Re: [PATCH v4 3/5] io_uring: count CQEs in io_iopoll_check()

From: Ming Lei

Date: Sat Feb 28 2026 - 04:46:22 EST


On Fri, Feb 27, 2026 at 03:35:01PM -0700, Caleb Sander Mateos wrote:
> A subsequent commit will allow uring_cmds that don't use iopoll on
> IORING_SETUP_IOPOLL io_urings. As a result, CQEs can be posted without
> setting the iopoll_completed flag for a request in iopoll_list or going
> through task work. For example, a UBLK_U_IO_FETCH_IO_CMDS command could
> call io_uring_mshot_cmd_post_cqe() to directly post a CQE. The
> io_iopoll_check() loop currently only counts completions posted in
> io_do_iopoll() when determining whether the min_events threshold has
> been met.

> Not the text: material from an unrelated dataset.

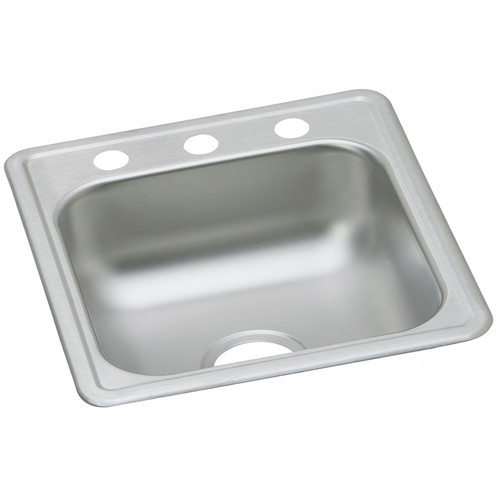 Elkay D117191 Dayton 17 in. x 19 in. x 6-1/8 in., Single Bowl Top Mount Bar Sink (Stainless Steel) image number 0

It also exits early if there are any existing CQEs before
> polling, or if any CQEs are posted while running task work. CQEs posted
> via io_uring_mshot_cmd_post_cqe() or other mechanisms won't be counted
> against min_events.
>
> Explicitly check the available CQEs in each io_iopoll_check() loop
> iteration to account for CQEs posted in any fashion.
>
> Signed-off-by: Caleb Sander Mateos <csander@xxxxxxxxxxxxxxx>
> ---
> io_uring/io_uring.c | 18 +++---------------
> 1 file changed, 3 insertions(+), 15 deletions(-)
>
> diff --git a/io_uring/io_uring.c b/io_uring/io_uring.c
> index 46f39831d27c..5f694052f501 100644
> --- a/io_uring/io_uring.c
> +++ b/io_uring/io_uring.c
> @@ -1184,11 +1184,10 @@ __cold void io_iopoll_try_reap_events(struct io_ring_ctx *ctx)
> io_move_task_work_from_local(ctx);
> }
>
> static int io_iopoll_check(struct io_ring_ctx *ctx, unsigned int min_events)
> {
> - unsigned int nr_events = 0;
> unsigned long check_cq;
>
> min_events = min(min_events, ctx->cq_entries);
>
> lockdep_assert_held(&ctx->uring_lock);
> @@ -1205,19 +1204,12 @@ static int io_iopoll_check(struct io_ring_ctx *ctx, unsigned int min_events)
> * dropped CQE.
> */
> if (check_cq & BIT(IO_CHECK_CQ_DROPPED_BIT))
> return -EBADR;
> }
> - /*
> - * Don't enter poll loop if we already have events pending.
> - * If we do, we can potentially be spinning for commands that
> - * already triggered a CQE (eg in error).
> - */
> - if (io_cqring_events(ctx))
> - return 0;
>
> - do {
> + while (io_cqring_events(ctx) < min_events) {

It may not handle zero `min_events` correctly, please see AI review result:

https://netdev-ai.bots.linux.dev/ai-review.html?id=6977b6d6-04e4-4990-a96f-b7580fc5acc4

Thanks,
Ming